And here before my window is the "great and wide sea." What an image of eternity it is at this moment shrouded in mist! You hear it's mighty voice—you know it's reality, and that "therein are things innumerable ;" but beyond the line where human feet tread, you see nothing—There where the breakers fall, as upon the borders of human life, is all the din and uproar. Beyond, through that immeasurable distance, all seems repose; and seems so only because it is like eternity, hidden from our vision.
Monday, P. M.—I went alone to walk on the beach. There had been a storm, and the clouds that were wildly scudding over the heavens here and there, broke away, and the sunbeams poured from the bright world abate them and kindled in the east a rainbow that dropped its column of colored light into the ocean. I would commend any one afflicted with self-exaggeration to a solitary walk on a sea-beach. All selfism is lost in an overpowering sentiment of reverence. I had an almost painful feeling of illimitable power, but as I turned from the surf which was breaking magnificently, a sweet breath from the landward clover-fields met me, and filled my eyes with tears and my heart with sensations like those that answer the voices of kindred, or are called forth by the little beam that greets us from the candle in our own home, when we return from a stranger's dwelling.
Monday evening brought me three letters. Where do letters not come except, as Johnson lamented, not to the grave? Chance could hardly throw together the productions of three more remarkable women than my correspondents—the least of them in the world's eye is the greatest, perhaps in the kingdom of heaven. has many high faculties, some almost preternatural powers that does not approach; clearer moral perceptions and loftier aspirations no one has. They are not unlike in that quality that, like a pure atmosphere gives vigor and effect to all others—naturalness. Neither has the varied and enriching experience, the glowing imagination and the almost unlimited acquisitions of Mrs.__ but she has a healthier and therefore a happier spirit. She has the spontaneous richness and goodness that are God's gifts, and as superior to any acquired talents or results of virtuous efforts as sunlight to lamplight, or the gracious showers from the clouds to the pourings from a watering-pot. Her mind seems, without an effort (for you see no fluttering of the wings) to rise to the highest altitude: and, kind and patient, without any apparent stooping, to come down to the least duty. While poor ___ is beating her golden feathers off against every limit as if limits were prison walls, ___ is singing on every bough, feathering every nest as well as her own, and feeding every chance bird.
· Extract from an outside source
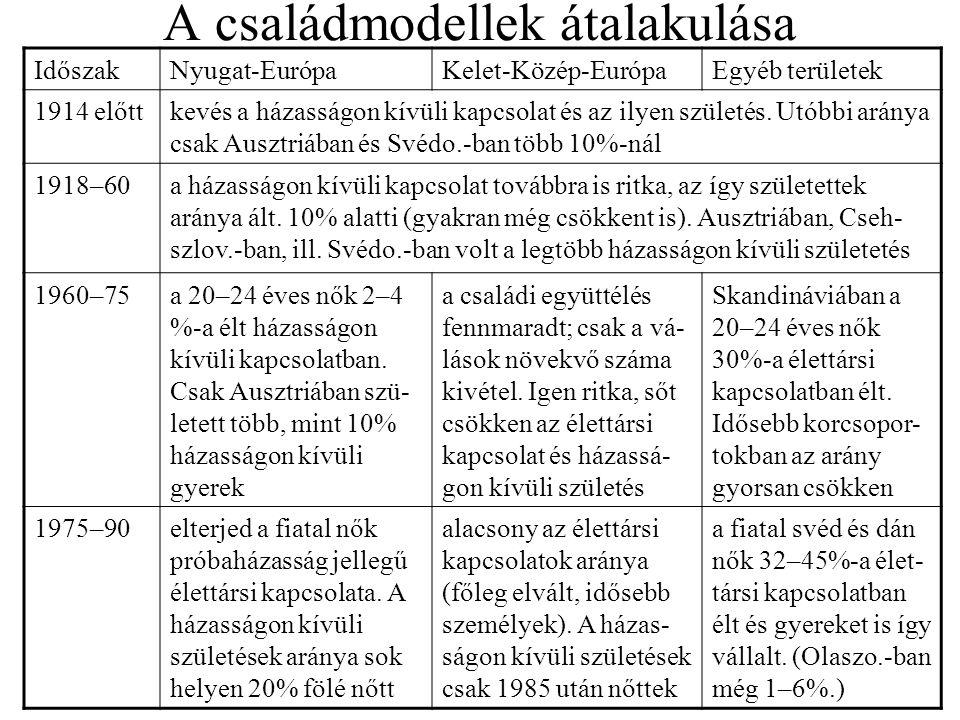 A családmodellek átalakulása IdőszakNyugat-EurópaKelet-Közép-EurópaEgyéb területek 1914 előttkevés a házasságon kívüli kapcsolat és az ilyen születés.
Tuesday.—The gay season for watering-places has not yet come, and beside the untiring and ever-exciting view of the sea, there is little to vary life here; there are drives oh the beach, and when the tide is up, round the pretty rural lanes of the interior, past the farmhouses, where you see plenty of pig-nurseries and hencoops, where generations are preparing for the all devouring jaws of the New York market. Then we have those three great daily events of all watering-places, breakfast, dinner and tea, diversified by the liberality of Messrs. Blake & Mead, and the ingenuity of French cooks. And we have arrivals and departures. At this moment there is standing before the piazza a carriage built upon the model of an English mail-coach with four grey horses, their master sealed on the box with a friend; the coachman and footman in frock coats, shorts, and white top boots in the dickey, and the lady, her nurses and children, inside. The coach and harness are blazoned with stags' heads and other heraldic devices. Some impertinent whispers asking from which side of the house these anti-republican emblems are derived, are suppressed from respect to the unpretending lady, who, with her pretty children, the picture of an American matron, is courteously and bowing her adieux. The sarcasm is changed to a regret at the bad taste of appropriating unmeaning emblems.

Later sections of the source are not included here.